Each gene has a beginning and an end, and determining where those are takes a lot of skill and experimentation.
But a gene is not an invention in any conventional sense, because it wasn’t created by the hands of humans.
In fact, if it isn’t an exact replica of what is found in nature, it is useless.
The same goes for maps.
They require skill and work to create but done right, they’re an exact representation of the physical earth — if not, people can die.
Yet even though a good map is nothing more than a copy of nature, they’ve been specifically covered by copyright law, a close cousin of patent law, at least since the 1700s.
The important thing is charts and maps have a lower level of protection than wholly creative works, like a John Le Carre novel or an episode of “Buffy the Vampire Slayer.”
Maps and charts are protected against exact copies, but anyone is free to make their own if they want to put the work into it.
“What’s neat about maps is you can get a copyright on a map, but you don’t get a lot of exclusive rights in it,” said Oskar Liivak of Cornell Law School, a physicist who worked on quantum computing at IBM before studying intellectual property at Yale Law School.
“You can stop people from Xeroxing it and selling it in the store next door, but you can’t stop somebody from selling another map they produced themselves.”
Liivak thinks the Supreme Court, or possibly Congress, should consider a similar approach toward gene patents.

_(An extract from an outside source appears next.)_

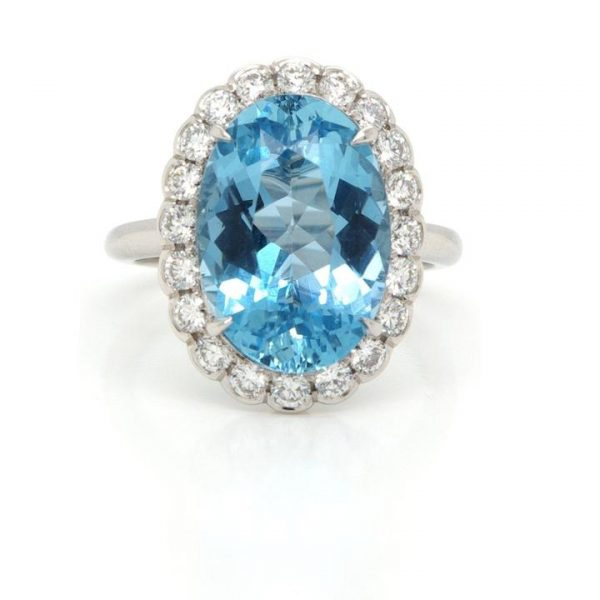 Aquamarine and Diamond Oval Cluster Ring; featuring a 5.33 carat oval faceted aquamarine surrounded by 0.68cts collet-set brilliant cut diamonds, mounted in platinum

That would be better, he says, than the all-or-nothing solution that may come down when the court decides Association for Molecular Pathology vs. Myriad Genetics later this year.
That case, argued last week, involves patents on human genes that are associated with breast cancer.
Myriad says it needs patent protection for the years of research it invested in finding the genes.
Opponents say Myriad’s patents should be found invalid because they prevent researchers from studying those same genes.
Copyrights aren’t patents, of course, but they’re awfully close.
Both stem from the same clause in Article I, Section 8 of the Constitution, and the Supreme Court has referred to patent law in copyright cases and vice versa repeatedly over the years, Liivak told me.
(It’s an area “fraught with peril” for advocates, he added, since the high court seems to connect the two bodies of law only when convenient.)
The problem with gene patents is they cover, by definition, something that no human created by design.
Myriad argues the BRCA genes it patented don’t occur in nature because they are tiny snippets of an immense DNA molecule that took years of research to define.
But researchers say the proper analogy is to an apple: It’s useful if you separate it from the tree, but that doesn’t make it an invention.
If Myriad can patent a gene, the argument goes, they preclude everybody else from using that gene and offer no opportunity, as with an invention, to “design around” it with another invention that does the same thing.
Maps and charts present a similar quandary. Governments in England and the U.S. sought to protect mapmakers to encourage them to produce more of the navigational charts that enhanced maritime traffic and trade.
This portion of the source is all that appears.